LONDON (Reuters) - Old Mutual (>> Old Mutual) is selling part of its UK asset management business, run by veteran investor Richard Buxton, to private equity firm TA Associates for 600 million pounds, as it heads towards a break-up of the group.

The Anglo-South African financial services group said in a statement on Tuesday that Old Mutual Wealth had agreed the sale of its single-strategy asset management business - where each fund focuses on one type of asset rather than a mix.

The sale comes ahead of a listing of the rest of Old Mutual Wealth next year.

Old Mutual, which started as an insurance company in Cape Town in 1845, has said it is breaking itself up because regulatory change makes the company too complex to run in its current form.

In addition to a planned demerger and initial public offering of the rest of Old Mutual Wealth, the break-up involves the sale of U.S. firm Old Mutual Asset Management (>> OM Asset Management PLC), the listing of Old Mutual's emerging markets unit and a reduction of its stake in South Africa's Nedbank (>> Nedbank Group Ltd.).

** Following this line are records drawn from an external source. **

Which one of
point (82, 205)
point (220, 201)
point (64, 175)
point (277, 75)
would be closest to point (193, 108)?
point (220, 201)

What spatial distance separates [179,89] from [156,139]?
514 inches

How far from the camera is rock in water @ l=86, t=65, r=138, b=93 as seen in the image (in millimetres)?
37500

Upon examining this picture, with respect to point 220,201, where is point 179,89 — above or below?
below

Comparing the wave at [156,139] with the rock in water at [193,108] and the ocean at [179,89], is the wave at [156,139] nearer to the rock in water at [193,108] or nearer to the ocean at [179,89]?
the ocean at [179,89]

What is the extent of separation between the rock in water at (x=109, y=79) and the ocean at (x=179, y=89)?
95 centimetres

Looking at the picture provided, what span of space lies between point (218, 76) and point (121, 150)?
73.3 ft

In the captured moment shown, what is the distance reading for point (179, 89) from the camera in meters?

TA Associates is paying 570 million pounds in cash for the Buxton unit on or before completion, with 30 million payable afterwards, between 2019 and 2021, Old Mutual said in a statement.

The unit had assets under management of 25.7 billion pounds at Sept. 30, and TA Associates was in competition for the business with Australian bank Macquarie (>> Macquarie Group Ltd), sources told Reuters earlier this month.

"This is a good outcome for the single-strategy business which had been clearly agitating to extricate itself from the parent," Shore Capital analyst Eamonn Flanagan said in a note, reiterating his buy rating on the stock.

Old Mutual's shares were up 3.94 percent at 221.5 pence by 0854 GMT, to the top of Britain's FTSE-100 index <.FTSE>.

The majority of the single-strategy management team, including Buxton, will move with the business, Old Mutual said.

"The management team is delighted to be partnering with TA Associates to buy the single-strategy business," Buxton said.

"This is a good outcome for our customers and our staff."